* Textauszug:
□ □ □ □ □ □ □
In Seenot

Schweinswale sind die einzige in Deutschland heimische Walart. Doch Lärm, Explosionen, Gifte und vor allem der Fischfang bedrohen den Bestand. Unterwegs an der Küste

[Süddeutsche Zeitung, September 2021]

Wer zwischen den Wellen eine Rückenflosse erblickt, soll sofort rufen. Es sei denn, das zur Flosse gehörende Tier vollführt Sprünge, schnattert und lacht. „Das wären Delfine. Dann müsst ihr nichts sagen. Denn wir sind ja für Schweinswale unterwegs“, sagt Dagmar Struß, als die Flora II den Flensburger Hafen verlässt. Ein lockerer Spruch, den sie vermutlich vor jeder ihrer Whale-Watching-Touren erzählt.

Schweinswale sind Deutschlands einzige heimische Walart, trotz dieses Alleinstellungsmerkmals aber kaum bekannt. Eines der wenigen Bücher über sie trägt den Untertitel „Die kleinen Vettern der Delfine“, der Schweinswal erklärt sich offenbar kaum von selbst. Dagmar Struß und ihr Nabu-Landesverband Schleswig-Holstein, in dem sie stellvertretende Vorsitzende und Leiterin für Ostseeschutz ist, wollen die Aufmerksamkeit steigern: Mit gechartertem Kutter schippern sie den Mensch zum Tier. Für Wale vor Japan werde viel gespendet, sagt Struß. „Für den Schweinswal aber wird sich keiner einsetzen, wenn niemand weiß, dass es ihn gibt.“

Vor acht Jahrtausenden, als sich durch schmelzende Gletscher Ostsee und Weltmeer verbanden, strömte mit dem Salzwasser auch der Schweinswal, Phocoena phocoena, in das junge Meer, ist seither in ihm zu Hause. Doch wie lange noch?
□ □ □ □ □ □ □
* Bereitgestelltes Material:
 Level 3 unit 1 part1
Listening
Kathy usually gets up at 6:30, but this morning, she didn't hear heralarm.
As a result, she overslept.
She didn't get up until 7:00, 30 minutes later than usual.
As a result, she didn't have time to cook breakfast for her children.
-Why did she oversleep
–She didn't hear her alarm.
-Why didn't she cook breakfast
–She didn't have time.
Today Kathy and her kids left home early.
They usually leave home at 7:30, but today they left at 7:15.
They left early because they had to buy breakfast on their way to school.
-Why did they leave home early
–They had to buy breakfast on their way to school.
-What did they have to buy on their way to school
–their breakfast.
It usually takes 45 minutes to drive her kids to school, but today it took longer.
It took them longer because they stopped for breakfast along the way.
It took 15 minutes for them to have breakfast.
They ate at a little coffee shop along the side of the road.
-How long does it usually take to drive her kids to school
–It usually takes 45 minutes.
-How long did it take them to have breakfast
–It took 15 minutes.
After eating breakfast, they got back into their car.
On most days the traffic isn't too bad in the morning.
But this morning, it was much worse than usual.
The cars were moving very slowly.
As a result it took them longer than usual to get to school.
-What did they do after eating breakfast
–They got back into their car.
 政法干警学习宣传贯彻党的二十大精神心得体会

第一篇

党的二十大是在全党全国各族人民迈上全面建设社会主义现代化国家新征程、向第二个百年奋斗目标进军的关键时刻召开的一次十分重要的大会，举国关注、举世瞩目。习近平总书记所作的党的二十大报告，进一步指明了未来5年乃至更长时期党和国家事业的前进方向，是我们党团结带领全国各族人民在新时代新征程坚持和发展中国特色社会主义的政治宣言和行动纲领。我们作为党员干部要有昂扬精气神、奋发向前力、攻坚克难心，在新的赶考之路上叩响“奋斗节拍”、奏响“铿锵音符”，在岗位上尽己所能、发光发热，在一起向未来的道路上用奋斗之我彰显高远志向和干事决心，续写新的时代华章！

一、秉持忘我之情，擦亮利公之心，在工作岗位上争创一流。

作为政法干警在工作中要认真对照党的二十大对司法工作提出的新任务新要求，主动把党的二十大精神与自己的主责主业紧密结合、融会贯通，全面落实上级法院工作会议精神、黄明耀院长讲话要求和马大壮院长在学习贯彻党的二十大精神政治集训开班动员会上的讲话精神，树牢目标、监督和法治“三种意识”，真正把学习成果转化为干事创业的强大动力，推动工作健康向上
□ □ □ □ □ □ □
* Arbeitsaufträge:
1: Welche Bedrohungen für den Bestand der Schweinswale nennt der Textauszug über die Schweinswale?
2: Gib aus dem Textauszug über die Schweinswale die Passage wörtlich wieder, beginnend mit „[Süddeutsche Zeitung, September“ und endend mit „ihrer Whale-Watching-Touren erzählt.“.

* Antworten:
1: Lärm, Explosionen, Gifte, Fischfang

2:
[Süddeutsche Zeitung, September 2021]

Wer zwischen den Wellen eine Rückenflosse erblickt, soll sofort rufen. Es sei denn, das zur Flosse gehörende Tier vollführt Sprünge, schnattert und lacht. „Das wären Delfine. Dann müsst ihr nichts sagen. Denn wir sind ja für Schweinswale unterwegs“, sagt Dagmar Struß, als die Flora II den Flensburger Hafen verlässt. Ein lockerer Spruch, den sie vermutlich vor jeder ihrer Whale-Watching-Touren erzählt.